Re: File Read Performance Issue

From:
=?ISO-8859-1?Q?Marcel_M=FCller?= <news.5.maazl@spamgourmet.org>
Newsgroups:
comp.lang.c++
Date:
Mon, 19 Aug 2013 21:47:22 +0200
Message-ID:
<5212764f$0$6638$9b4e6d93@newsspool2.arcor-online.net>
On 17.08.13 15.12, Jorgen Grahn wrote:

     The reads at program start take a long time (~2 minutes), and
although I use buffers of 4096 size,


4096 is no buffer nowadays. The break even of modern HDDs is above 1MB.
So if you think, that your task is I/O bound (low CPU usage), then
significantly increase the buffer size.


Depends on what he means by "buffers of 4096 size". If I naively use
iostreams to read a text file line by line, it maps to reading 8191
bytes via the kernel interface, read(2). I hope the kernel at that
point has read /more/ than 8191 bytes into its cache.

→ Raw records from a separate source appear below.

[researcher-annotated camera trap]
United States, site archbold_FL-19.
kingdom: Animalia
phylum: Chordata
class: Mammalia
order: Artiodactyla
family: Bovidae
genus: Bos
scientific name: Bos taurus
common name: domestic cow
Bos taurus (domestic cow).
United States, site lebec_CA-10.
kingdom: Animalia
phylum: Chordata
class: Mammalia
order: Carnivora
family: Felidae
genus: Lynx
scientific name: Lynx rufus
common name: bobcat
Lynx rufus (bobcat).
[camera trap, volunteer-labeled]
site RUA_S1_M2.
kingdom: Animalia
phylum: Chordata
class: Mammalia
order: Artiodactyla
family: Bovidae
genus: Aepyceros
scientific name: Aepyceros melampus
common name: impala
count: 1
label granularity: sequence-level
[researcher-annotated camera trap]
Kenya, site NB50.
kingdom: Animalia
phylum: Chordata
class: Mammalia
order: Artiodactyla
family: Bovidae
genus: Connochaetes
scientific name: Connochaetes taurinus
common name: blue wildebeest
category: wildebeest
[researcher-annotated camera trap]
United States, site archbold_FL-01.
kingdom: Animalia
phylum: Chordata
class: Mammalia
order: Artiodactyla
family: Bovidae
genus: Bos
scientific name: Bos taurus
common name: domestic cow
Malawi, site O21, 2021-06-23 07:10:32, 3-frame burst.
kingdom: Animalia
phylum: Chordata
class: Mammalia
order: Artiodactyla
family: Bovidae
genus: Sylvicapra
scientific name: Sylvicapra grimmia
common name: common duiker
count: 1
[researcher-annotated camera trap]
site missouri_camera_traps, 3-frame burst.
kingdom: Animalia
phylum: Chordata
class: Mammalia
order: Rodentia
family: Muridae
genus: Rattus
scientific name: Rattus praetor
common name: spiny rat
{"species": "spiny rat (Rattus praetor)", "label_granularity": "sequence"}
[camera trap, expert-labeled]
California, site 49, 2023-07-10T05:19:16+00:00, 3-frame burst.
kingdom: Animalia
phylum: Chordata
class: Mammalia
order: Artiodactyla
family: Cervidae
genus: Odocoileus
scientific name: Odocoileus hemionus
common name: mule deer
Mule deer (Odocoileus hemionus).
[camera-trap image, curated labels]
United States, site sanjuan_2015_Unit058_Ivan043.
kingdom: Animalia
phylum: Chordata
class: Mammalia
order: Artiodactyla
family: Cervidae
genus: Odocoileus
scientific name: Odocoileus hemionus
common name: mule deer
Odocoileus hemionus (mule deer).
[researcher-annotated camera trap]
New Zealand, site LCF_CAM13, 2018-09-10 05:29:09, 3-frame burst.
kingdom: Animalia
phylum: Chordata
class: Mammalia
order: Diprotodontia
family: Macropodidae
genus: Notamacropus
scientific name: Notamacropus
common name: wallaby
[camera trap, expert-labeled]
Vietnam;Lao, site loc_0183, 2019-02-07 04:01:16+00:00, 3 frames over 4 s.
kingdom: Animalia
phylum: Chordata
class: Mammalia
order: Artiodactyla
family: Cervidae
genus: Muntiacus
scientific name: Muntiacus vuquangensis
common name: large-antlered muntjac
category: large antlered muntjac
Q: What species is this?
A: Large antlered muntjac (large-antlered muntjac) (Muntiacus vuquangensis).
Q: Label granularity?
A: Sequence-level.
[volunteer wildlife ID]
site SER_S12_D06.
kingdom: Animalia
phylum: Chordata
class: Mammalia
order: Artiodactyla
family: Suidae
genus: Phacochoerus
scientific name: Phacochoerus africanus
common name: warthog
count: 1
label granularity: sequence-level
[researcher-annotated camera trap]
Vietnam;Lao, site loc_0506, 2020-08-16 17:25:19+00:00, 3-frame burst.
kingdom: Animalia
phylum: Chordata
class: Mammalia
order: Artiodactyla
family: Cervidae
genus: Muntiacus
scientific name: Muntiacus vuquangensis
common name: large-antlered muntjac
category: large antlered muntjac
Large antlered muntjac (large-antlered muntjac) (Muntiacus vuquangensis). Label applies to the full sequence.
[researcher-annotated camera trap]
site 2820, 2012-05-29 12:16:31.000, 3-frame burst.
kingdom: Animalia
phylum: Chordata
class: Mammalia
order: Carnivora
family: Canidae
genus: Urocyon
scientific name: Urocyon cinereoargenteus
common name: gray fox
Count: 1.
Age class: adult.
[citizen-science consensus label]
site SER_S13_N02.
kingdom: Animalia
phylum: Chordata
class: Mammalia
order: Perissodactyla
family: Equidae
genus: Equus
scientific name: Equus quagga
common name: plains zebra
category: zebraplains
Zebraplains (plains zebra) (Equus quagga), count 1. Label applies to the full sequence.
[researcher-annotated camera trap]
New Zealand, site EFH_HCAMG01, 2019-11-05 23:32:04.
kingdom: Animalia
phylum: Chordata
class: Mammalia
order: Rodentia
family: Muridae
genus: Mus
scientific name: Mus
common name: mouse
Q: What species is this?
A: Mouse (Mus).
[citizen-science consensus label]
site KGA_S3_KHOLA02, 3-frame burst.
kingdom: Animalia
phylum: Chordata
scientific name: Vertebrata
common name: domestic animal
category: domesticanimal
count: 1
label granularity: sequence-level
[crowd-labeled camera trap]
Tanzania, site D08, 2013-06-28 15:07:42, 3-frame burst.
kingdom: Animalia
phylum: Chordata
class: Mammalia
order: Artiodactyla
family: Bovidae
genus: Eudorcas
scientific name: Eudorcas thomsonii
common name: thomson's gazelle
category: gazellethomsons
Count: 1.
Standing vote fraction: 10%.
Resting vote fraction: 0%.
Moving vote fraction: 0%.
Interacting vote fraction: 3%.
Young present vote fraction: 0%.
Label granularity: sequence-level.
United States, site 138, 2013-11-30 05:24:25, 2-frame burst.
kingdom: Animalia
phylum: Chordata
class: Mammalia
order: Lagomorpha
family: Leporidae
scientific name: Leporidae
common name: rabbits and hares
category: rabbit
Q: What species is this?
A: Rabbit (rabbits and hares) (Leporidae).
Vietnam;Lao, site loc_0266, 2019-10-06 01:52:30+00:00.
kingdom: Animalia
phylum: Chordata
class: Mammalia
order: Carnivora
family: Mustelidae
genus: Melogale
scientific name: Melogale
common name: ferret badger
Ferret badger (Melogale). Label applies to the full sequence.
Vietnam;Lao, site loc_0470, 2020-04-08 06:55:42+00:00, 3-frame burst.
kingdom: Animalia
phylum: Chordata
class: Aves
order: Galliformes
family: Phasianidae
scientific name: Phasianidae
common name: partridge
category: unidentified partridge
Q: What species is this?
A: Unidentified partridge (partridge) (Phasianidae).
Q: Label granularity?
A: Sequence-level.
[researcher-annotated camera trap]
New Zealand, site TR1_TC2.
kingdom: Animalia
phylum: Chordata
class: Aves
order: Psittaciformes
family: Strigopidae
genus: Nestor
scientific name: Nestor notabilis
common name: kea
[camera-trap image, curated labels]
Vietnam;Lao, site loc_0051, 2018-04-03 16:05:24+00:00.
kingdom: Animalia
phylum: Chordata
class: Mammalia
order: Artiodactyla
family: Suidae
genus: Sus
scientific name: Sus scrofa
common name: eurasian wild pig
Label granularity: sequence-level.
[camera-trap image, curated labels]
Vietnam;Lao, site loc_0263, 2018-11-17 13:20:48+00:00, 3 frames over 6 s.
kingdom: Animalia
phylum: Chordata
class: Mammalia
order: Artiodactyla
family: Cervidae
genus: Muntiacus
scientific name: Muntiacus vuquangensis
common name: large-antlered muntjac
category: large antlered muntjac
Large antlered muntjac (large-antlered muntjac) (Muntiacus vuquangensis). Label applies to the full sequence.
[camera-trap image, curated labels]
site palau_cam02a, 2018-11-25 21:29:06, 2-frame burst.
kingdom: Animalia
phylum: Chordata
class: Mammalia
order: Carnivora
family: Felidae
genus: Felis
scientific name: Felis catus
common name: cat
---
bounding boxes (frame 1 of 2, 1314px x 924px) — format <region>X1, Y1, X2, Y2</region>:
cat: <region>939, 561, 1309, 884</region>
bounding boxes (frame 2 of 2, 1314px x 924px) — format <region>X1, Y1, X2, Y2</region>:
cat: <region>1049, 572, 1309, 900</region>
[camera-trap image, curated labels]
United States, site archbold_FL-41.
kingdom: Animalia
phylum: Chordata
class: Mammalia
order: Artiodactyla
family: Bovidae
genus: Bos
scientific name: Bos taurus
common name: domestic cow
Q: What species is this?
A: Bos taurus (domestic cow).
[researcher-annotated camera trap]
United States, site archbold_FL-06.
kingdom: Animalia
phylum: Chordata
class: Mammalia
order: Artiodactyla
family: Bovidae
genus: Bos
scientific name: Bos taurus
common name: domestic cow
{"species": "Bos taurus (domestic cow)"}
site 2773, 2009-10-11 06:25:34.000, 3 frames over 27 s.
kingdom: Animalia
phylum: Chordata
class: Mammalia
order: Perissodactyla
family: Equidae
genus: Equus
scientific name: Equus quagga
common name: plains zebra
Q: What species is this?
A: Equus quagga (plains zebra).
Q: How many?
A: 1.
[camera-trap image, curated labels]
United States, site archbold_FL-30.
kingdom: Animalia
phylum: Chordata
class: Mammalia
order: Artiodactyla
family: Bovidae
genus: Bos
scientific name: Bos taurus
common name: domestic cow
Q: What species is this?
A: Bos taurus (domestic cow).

Yes, but for reading the kernel needs to estimate the next blocks that
you are going to read. This works best for platforms where the disk
cache is located at the filesystem driver. It works less well when the
cache is part of the block device driver, because the next LBA is not
necessarily the next block of your file. And it usually works very bad
if you do seek operations.

If your task is CPU bound (high CPU load) then this won't help at all.


Yeah. As we all know, his problem lies somewhere else. His 2 minutes
is four hundred times slower than the 280 ms I measure on my ancient
hardware -- no misuse of the I/O facilities can make such a radical
difference.


Anything is possible, but where did you get the numbers?